Records provided
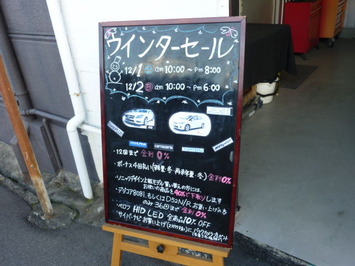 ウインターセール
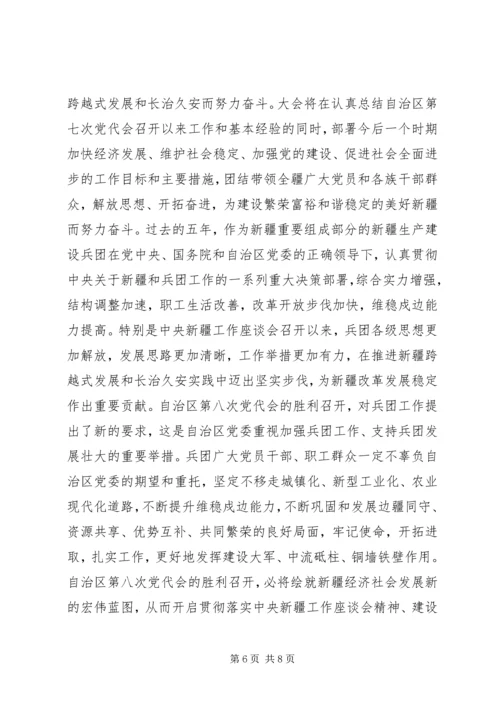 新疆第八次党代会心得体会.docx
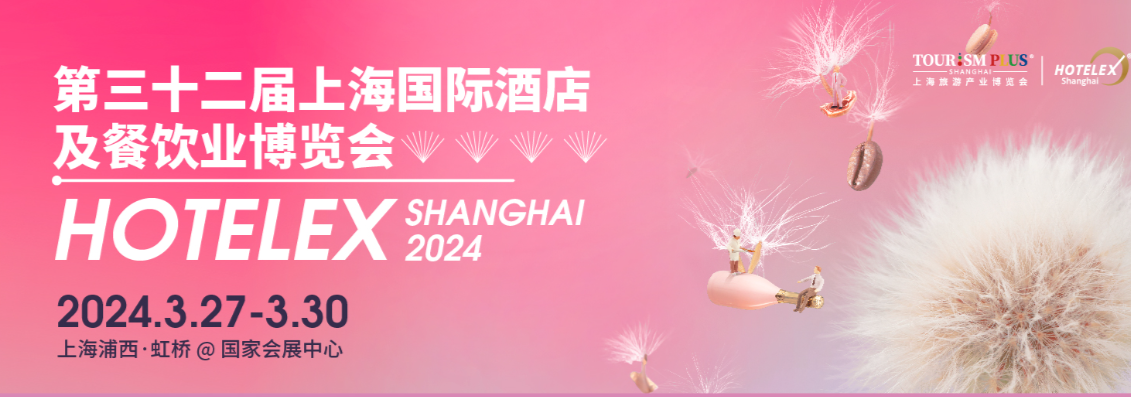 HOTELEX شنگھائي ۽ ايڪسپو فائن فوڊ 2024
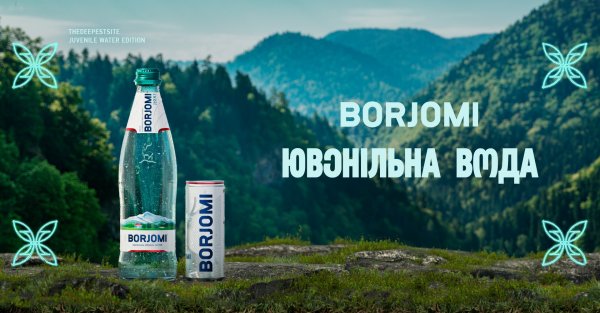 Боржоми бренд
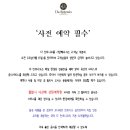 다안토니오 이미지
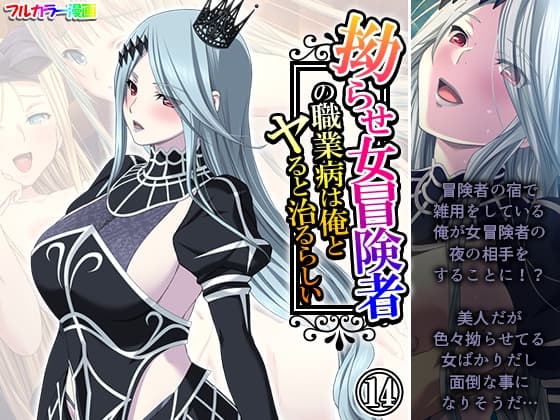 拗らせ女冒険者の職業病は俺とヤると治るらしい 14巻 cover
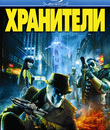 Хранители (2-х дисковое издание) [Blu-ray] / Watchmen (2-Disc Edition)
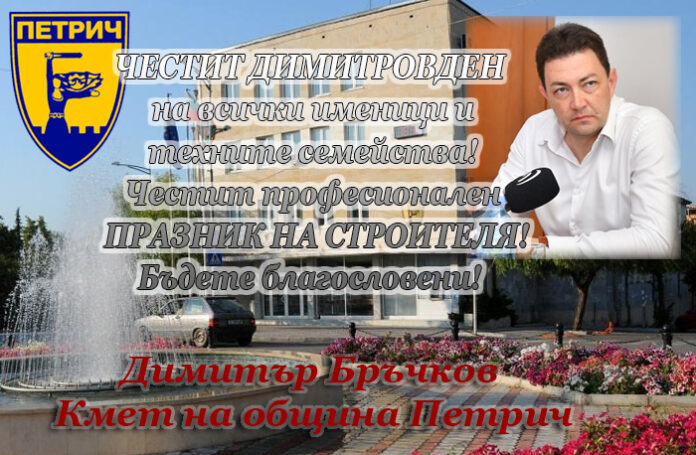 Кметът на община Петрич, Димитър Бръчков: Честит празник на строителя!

Exercise prompt
Please write out every line of the listing above character for character, leaving the pictures out of your answer.

Response box
 ウインターセール
 新疆第八次党代会心得体会.docx
 HOTELEX شنگھائي ۽ ايڪسپو فائن فوڊ 2024
 Боржоми бренд
 다안토니오 이미지
 拗らせ女冒険者の職業病は俺とヤると治るらしい 14巻 cover
 Хранители (2-х дисковое издание) [Blu-ray] / Watchmen (2-Disc Edition)
 Кметът на община Петрич, Димитър Бръчков: Честит празник на строителя!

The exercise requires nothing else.